● **What the task asks**
Reproduce the listing verbatim, from the line containing "How large is" through the end of the listing, both included.

● **Provided data**
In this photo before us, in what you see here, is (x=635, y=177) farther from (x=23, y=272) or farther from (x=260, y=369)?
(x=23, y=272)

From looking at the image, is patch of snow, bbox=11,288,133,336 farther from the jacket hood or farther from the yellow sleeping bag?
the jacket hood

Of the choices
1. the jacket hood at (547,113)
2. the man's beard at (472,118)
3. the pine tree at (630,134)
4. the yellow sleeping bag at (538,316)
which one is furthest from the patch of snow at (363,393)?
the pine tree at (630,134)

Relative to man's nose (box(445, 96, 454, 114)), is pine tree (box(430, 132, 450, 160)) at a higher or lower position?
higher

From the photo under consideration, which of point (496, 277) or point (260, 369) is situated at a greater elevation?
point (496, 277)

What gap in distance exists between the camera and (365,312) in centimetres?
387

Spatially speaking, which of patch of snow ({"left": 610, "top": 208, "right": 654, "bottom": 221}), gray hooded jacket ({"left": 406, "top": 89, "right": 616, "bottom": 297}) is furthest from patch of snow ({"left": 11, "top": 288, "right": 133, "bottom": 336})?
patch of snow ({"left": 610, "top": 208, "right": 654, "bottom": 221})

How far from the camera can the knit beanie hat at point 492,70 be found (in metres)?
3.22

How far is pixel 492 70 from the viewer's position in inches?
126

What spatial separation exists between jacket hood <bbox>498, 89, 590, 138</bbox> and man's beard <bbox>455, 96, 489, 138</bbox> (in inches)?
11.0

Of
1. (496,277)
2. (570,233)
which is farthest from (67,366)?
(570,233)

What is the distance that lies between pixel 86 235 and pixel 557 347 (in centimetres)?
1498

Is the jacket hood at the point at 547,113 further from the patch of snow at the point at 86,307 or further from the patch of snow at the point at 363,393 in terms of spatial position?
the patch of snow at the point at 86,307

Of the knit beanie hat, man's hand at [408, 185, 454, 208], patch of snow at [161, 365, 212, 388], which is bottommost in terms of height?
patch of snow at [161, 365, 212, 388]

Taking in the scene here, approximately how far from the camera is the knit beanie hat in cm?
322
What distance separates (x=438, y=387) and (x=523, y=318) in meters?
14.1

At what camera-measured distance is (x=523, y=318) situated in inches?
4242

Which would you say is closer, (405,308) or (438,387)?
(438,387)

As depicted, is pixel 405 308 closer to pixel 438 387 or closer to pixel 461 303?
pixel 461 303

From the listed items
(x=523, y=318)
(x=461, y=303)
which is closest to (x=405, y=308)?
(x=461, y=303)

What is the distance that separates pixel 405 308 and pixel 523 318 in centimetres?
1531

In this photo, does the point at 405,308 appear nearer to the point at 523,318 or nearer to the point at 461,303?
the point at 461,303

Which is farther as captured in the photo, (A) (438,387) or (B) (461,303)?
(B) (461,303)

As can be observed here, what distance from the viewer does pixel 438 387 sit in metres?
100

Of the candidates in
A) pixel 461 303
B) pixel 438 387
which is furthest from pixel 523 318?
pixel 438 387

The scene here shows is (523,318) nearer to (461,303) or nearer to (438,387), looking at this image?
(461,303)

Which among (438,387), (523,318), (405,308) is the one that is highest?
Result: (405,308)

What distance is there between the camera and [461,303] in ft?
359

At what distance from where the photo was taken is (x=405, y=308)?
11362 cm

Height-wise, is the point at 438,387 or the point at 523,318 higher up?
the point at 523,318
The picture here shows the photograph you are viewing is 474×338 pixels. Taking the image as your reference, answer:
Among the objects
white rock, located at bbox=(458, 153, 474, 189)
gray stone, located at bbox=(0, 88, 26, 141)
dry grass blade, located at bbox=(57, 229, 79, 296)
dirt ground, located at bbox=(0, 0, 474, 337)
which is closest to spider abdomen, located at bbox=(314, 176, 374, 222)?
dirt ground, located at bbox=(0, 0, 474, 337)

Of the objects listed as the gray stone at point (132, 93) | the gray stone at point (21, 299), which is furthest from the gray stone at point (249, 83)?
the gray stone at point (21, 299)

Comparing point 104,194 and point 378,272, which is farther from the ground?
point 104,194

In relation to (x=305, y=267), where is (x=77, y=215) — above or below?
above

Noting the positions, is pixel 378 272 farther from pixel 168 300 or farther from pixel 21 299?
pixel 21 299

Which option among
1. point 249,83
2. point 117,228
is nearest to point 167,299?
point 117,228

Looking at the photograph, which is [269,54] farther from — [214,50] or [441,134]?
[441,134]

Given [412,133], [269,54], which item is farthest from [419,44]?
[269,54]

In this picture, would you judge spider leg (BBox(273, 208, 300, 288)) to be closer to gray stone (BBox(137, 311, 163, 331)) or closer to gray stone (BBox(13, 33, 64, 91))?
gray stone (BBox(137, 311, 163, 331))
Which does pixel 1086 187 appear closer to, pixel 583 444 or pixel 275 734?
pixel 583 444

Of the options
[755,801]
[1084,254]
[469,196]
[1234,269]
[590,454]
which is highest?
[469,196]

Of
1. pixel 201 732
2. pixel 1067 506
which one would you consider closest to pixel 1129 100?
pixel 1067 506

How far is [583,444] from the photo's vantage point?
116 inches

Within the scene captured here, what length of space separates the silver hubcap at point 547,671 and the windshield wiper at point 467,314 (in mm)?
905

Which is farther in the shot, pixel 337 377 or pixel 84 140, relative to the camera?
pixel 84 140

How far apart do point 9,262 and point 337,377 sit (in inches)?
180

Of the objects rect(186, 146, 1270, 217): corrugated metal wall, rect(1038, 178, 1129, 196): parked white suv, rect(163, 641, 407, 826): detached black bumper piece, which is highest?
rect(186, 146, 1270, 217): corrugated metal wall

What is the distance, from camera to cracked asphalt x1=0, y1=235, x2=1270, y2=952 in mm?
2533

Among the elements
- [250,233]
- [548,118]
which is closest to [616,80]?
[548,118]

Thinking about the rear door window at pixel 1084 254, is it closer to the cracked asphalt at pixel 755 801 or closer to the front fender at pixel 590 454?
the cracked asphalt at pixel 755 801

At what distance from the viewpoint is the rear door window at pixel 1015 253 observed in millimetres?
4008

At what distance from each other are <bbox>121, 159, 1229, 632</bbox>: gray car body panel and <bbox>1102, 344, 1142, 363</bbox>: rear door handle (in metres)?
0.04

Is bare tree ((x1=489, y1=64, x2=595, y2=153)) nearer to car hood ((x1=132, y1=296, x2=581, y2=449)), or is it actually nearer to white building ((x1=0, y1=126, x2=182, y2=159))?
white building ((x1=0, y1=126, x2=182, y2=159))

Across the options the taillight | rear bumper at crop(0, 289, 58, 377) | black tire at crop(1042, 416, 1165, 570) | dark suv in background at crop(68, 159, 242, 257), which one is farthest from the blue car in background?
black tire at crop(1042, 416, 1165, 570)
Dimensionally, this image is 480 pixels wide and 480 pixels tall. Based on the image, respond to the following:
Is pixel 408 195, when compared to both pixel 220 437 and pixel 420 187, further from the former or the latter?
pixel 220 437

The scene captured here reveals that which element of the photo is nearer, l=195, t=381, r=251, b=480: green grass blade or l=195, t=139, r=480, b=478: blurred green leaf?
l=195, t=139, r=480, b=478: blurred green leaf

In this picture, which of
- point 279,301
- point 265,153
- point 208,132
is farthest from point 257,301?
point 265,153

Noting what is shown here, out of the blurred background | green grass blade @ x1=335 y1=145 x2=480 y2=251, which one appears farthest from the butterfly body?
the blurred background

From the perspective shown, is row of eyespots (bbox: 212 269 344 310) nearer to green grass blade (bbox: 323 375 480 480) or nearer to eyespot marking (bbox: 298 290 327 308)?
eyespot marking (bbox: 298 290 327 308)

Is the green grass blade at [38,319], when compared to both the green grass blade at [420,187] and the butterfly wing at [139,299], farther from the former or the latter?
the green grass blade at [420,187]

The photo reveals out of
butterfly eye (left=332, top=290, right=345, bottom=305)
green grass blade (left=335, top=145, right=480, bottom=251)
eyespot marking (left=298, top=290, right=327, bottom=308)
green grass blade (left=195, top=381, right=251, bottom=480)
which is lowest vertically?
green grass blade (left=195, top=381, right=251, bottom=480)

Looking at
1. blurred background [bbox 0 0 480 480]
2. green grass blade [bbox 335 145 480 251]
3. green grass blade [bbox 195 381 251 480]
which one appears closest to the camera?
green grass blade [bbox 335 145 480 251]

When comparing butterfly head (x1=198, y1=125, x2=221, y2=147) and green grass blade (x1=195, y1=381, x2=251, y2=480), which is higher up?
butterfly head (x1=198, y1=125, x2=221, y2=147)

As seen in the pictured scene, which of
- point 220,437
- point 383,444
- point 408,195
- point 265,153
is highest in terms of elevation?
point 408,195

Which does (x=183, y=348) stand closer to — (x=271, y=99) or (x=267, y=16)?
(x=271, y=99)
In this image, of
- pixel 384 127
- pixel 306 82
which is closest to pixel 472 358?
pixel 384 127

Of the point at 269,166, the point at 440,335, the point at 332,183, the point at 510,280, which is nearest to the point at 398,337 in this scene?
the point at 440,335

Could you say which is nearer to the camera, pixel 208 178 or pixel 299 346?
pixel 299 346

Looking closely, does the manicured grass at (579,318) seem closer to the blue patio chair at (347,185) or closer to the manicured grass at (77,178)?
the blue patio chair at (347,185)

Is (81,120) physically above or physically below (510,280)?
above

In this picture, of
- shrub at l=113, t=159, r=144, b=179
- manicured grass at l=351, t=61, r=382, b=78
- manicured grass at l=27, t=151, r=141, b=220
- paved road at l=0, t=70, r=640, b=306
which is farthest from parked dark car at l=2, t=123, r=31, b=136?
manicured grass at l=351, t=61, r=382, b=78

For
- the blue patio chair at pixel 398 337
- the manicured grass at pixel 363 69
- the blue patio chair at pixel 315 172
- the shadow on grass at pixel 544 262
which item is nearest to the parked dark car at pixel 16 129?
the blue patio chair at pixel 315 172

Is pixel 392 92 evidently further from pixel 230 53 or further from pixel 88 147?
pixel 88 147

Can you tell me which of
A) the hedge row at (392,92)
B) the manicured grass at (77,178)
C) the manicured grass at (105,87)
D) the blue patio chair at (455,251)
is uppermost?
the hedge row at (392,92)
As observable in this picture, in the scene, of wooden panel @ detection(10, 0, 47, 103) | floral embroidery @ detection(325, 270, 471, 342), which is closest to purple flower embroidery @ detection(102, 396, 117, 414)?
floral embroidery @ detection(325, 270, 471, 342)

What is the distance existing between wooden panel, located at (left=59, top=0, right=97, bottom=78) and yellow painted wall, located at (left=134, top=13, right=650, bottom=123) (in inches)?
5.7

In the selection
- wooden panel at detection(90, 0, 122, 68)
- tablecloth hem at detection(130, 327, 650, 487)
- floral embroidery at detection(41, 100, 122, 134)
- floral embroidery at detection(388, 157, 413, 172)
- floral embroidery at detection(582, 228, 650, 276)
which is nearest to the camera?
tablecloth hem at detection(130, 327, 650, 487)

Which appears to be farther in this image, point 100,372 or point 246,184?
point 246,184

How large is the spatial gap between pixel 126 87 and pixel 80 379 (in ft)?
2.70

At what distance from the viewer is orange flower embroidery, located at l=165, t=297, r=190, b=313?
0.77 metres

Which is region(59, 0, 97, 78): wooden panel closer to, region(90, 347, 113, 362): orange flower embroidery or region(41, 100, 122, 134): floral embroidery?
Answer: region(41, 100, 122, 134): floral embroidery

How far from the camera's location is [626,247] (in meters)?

● **Answer to the exercise**
How large is the spatial gap between pixel 126 87 and pixel 80 379 (in ft)?
2.70

At what distance from the viewer is orange flower embroidery, located at l=165, t=297, r=190, b=313?
0.77 metres

Which is region(59, 0, 97, 78): wooden panel closer to, region(90, 347, 113, 362): orange flower embroidery or region(41, 100, 122, 134): floral embroidery?
Answer: region(41, 100, 122, 134): floral embroidery

How far from the camera's location is [626,247] (in meters)?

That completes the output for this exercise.